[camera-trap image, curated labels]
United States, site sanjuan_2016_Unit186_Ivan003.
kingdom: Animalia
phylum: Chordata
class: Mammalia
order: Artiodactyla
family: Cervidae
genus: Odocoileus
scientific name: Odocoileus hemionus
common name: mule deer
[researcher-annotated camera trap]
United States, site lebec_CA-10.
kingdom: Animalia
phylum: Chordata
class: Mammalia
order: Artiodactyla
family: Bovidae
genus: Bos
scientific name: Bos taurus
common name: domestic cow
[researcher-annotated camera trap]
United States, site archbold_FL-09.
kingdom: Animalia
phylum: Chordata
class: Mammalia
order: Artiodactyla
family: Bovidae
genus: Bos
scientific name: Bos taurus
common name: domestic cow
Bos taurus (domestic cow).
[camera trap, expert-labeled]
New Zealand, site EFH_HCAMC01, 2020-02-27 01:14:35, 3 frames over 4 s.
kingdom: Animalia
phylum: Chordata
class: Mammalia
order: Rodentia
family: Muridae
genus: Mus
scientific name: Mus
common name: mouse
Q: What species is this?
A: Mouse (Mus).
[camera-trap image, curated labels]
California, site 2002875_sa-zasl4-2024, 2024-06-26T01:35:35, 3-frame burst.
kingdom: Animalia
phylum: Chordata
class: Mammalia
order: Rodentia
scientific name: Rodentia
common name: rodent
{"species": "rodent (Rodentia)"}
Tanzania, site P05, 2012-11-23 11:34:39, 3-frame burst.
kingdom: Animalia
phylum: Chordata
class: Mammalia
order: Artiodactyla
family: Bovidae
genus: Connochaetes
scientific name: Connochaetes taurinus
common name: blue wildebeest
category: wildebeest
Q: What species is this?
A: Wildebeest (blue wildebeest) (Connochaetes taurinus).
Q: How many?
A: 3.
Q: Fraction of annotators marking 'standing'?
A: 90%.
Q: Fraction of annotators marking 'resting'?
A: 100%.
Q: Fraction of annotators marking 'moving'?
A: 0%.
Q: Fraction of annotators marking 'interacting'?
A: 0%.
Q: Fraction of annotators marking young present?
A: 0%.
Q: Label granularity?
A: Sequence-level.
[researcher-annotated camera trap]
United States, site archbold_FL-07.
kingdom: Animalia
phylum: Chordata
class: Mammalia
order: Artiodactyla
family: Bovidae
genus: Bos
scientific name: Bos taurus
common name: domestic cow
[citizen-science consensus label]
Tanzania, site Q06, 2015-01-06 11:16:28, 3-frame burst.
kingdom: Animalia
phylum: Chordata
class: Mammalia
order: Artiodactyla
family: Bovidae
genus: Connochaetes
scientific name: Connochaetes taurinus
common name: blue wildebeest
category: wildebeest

* Work to complete: Take the entries above and repeat them. Alter nothing.

* Answer:
[camera-trap image, curated labels]
United States, site sanjuan_2016_Unit186_Ivan003.
kingdom: Animalia
phylum: Chordata
class: Mammalia
order: Artiodactyla
family: Cervidae
genus: Odocoileus
scientific name: Odocoileus hemionus
common name: mule deer
[researcher-annotated camera trap]
United States, site lebec_CA-10.
kingdom: Animalia
phylum: Chordata
class: Mammalia
order: Artiodactyla
family: Bovidae
genus: Bos
scientific name: Bos taurus
common name: domestic cow
[researcher-annotated camera trap]
United States, site archbold_FL-09.
kingdom: Animalia
phylum: Chordata
class: Mammalia
order: Artiodactyla
family: Bovidae
genus: Bos
scientific name: Bos taurus
common name: domestic cow
Bos taurus (domestic cow).
[camera trap, expert-labeled]
New Zealand, site EFH_HCAMC01, 2020-02-27 01:14:35, 3 frames over 4 s.
kingdom: Animalia
phylum: Chordata
class: Mammalia
order: Rodentia
family: Muridae
genus: Mus
scientific name: Mus
common name: mouse
Q: What species is this?
A: Mouse (Mus).
[camera-trap image, curated labels]
California, site 2002875_sa-zasl4-2024, 2024-06-26T01:35:35, 3-frame burst.
kingdom: Animalia
phylum: Chordata
class: Mammalia
order: Rodentia
scientific name: Rodentia
common name: rodent
{"species": "rodent (Rodentia)"}
Tanzania, site P05, 2012-11-23 11:34:39, 3-frame burst.
kingdom: Animalia
phylum: Chordata
class: Mammalia
order: Artiodactyla
family: Bovidae
genus: Connochaetes
scientific name: Connochaetes taurinus
common name: blue wildebeest
category: wildebeest
Q: What species is this?
A: Wildebeest (blue wildebeest) (Connochaetes taurinus).
Q: How many?
A: 3.
Q: Fraction of annotators marking 'standing'?
A: 90%.
Q: Fraction of annotators marking 'resting'?
A: 100%.
Q: Fraction of annotators marking 'moving'?
A: 0%.
Q: Fraction of annotators marking 'interacting'?
A: 0%.
Q: Fraction of annotators marking young present?
A: 0%.
Q: Label granularity?
A: Sequence-level.
[researcher-annotated camera trap]
United States, site archbold_FL-07.
kingdom: Animalia
phylum: Chordata
class: Mammalia
order: Artiodactyla
family: Bovidae
genus: Bos
scientific name: Bos taurus
common name: domestic cow
[citizen-science consensus label]
Tanzania, site Q06, 2015-01-06 11:16:28, 3-frame burst.
kingdom: Animalia
phylum: Chordata
class: Mammalia
order: Artiodactyla
family: Bovidae
genus: Connochaetes
scientific name: Connochaetes taurinus
common name: blue wildebeest
category: wildebeest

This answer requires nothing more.